Craig Richardville, the health system’s chief information officer, says the app platform “represents a strong desire to enhance patient engagement (as well as) create some accountability for the patient” in care management plans.

“Our app is basically just an aggregator of all the information you’ve already entered,” he added. “What this does is give it context and make it more meaningful.”

And that came with the second iteration. While the first app, available on the App Store and Google Play, garnered interest from as far away as Seattle and the Virgin Islands, it offered little benefit to the health system. With MyCarolinas Tracker, that information is not only collected, but stored in the patient’s portal and organized so that the patient can share it with family members, caregivers and other members of the care team.

And while it’s stored separately from the electronic health record, Richardville said that data can be pulled into the patient’s interactions with the health system. It could be used by clinicians with the patient’s consent.

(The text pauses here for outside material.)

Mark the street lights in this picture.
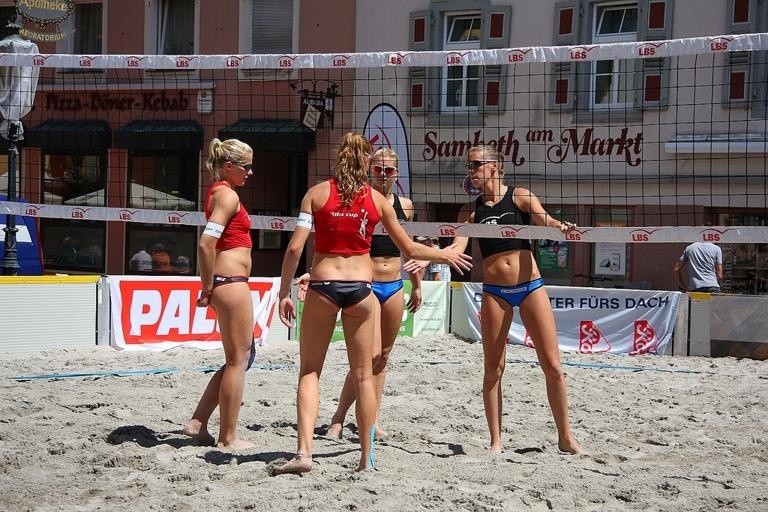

“It’s an evolution,” says Richardville. “This is just one small part of the whole 360-degree view of the patient. This adds value … to the patient’s health and wellness or care management program. It creates engagement and accountability.”

"It's one thing to collect all your steps on your phone," Greg Weidner, MD, medical director of the Carolinas HealthCare System Proactive Health group, said in remarks accompanying the release of the MyCarolinas Tracker app earlier this month. "It's quite another to provide the clinical explanation and connection to the provider. With this tool, our care managers can see what's going on with the patient in between visits. We have a better sense of what's going well and what areas need extra attention."

Carolinas HealthCare is generally considered to be the first health system in the country to launch an app that collects data from a wide variety of consumer-facing wearables, but it isn’t the only health system looking at wearables. Several large healthcare providers, from Ochsner Health in New Orleans to nearby Duke University Health, are launching projects that pull in data from Apple’s HealthKit and ResearchKit app platforms; others are launching programs focused on one specific wearable, such as the FitBit or Apple Watch.

Richardville says Carolinas HealthCare chose to make its platform as generic as possible to reach a wide range of consumers, and to give patients the opportunity to interact on their own terms. That’s an important point to consider in light of an Accenture survey released earlier this year that found only about 2 percent of the nation’s hospitals are designing and using apps that appeal to their patients.

While promoting patient engagement efforts, he says, it also reinforces the health system’s population health initiatives. He expects those programs to flourish in the future as the health system adds more functionality, more devices and more analytics.

“These health and wellness devices are already a part of everyday life for so many people,” Richardville says. “We want to (tap into that routine) in a way that makes it convenient for them … and easy for them to (communicate) with us.”